§ THE EXERCISE:
Copy the records word for word, starting at the line that contains "Time of clock at [382,668,490,784]: 2:42" and ending at the line that contains "Time of clock at [50,101,107,146]: 11:08", with both of those lines included.
□ □ □
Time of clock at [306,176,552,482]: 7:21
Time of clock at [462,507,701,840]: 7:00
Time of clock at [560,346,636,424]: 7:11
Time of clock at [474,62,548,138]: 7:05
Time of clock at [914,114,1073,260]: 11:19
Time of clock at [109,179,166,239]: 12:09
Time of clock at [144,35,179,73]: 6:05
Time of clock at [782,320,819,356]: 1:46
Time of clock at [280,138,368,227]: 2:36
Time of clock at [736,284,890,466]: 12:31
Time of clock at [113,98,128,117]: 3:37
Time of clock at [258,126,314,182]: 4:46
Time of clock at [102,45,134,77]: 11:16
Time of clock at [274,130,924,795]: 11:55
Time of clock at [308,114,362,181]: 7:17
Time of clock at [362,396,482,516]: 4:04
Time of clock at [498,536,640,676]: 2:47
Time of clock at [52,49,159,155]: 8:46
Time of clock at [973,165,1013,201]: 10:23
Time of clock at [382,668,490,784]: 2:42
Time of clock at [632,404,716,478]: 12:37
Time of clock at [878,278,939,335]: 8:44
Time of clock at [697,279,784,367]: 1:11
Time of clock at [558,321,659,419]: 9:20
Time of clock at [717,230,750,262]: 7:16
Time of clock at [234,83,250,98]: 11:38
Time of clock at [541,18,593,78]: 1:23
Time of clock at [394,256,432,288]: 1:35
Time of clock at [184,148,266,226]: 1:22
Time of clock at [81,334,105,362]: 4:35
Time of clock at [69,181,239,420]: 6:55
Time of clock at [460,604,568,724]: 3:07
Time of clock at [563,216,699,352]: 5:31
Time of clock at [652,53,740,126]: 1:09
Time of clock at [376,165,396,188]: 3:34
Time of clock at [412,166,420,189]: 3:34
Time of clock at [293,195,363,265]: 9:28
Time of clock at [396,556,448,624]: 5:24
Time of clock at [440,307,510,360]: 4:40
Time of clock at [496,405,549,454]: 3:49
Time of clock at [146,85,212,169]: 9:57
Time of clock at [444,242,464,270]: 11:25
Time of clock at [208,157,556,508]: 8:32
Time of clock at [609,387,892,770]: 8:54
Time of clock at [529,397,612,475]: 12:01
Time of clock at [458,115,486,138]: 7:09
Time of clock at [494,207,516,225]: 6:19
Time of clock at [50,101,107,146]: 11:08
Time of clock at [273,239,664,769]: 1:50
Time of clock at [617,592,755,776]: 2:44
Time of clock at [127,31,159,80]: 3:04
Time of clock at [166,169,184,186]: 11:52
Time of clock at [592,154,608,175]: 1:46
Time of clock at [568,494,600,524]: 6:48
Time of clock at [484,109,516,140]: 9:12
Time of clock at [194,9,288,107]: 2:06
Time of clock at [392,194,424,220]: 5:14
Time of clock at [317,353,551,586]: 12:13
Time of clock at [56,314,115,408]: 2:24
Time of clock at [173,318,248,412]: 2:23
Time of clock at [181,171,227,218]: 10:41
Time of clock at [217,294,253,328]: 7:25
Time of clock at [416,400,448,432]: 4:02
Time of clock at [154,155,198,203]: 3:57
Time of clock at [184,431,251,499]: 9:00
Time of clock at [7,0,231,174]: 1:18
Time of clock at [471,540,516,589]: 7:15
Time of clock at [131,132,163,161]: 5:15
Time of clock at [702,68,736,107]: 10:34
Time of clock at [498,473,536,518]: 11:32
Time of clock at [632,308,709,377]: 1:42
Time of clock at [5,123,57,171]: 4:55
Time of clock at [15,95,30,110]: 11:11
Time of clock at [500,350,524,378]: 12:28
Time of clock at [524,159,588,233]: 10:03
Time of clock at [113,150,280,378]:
□ □ □
§ ANSWER TO THE TASK:
Time of clock at [382,668,490,784]: 2:42
Time of clock at [632,404,716,478]: 12:37
Time of clock at [878,278,939,335]: 8:44
Time of clock at [697,279,784,367]: 1:11
Time of clock at [558,321,659,419]: 9:20
Time of clock at [717,230,750,262]: 7:16
Time of clock at [234,83,250,98]: 11:38
Time of clock at [541,18,593,78]: 1:23
Time of clock at [394,256,432,288]: 1:35
Time of clock at [184,148,266,226]: 1:22
Time of clock at [81,334,105,362]: 4:35
Time of clock at [69,181,239,420]: 6:55
Time of clock at [460,604,568,724]: 3:07
Time of clock at [563,216,699,352]: 5:31
Time of clock at [652,53,740,126]: 1:09
Time of clock at [376,165,396,188]: 3:34
Time of clock at [412,166,420,189]: 3:34
Time of clock at [293,195,363,265]: 9:28
Time of clock at [396,556,448,624]: 5:24
Time of clock at [440,307,510,360]: 4:40
Time of clock at [496,405,549,454]: 3:49
Time of clock at [146,85,212,169]: 9:57
Time of clock at [444,242,464,270]: 11:25
Time of clock at [208,157,556,508]: 8:32
Time of clock at [609,387,892,770]: 8:54
Time of clock at [529,397,612,475]: 12:01
Time of clock at [458,115,486,138]: 7:09
Time of clock at [494,207,516,225]: 6:19
Time of clock at [50,101,107,146]: 11:08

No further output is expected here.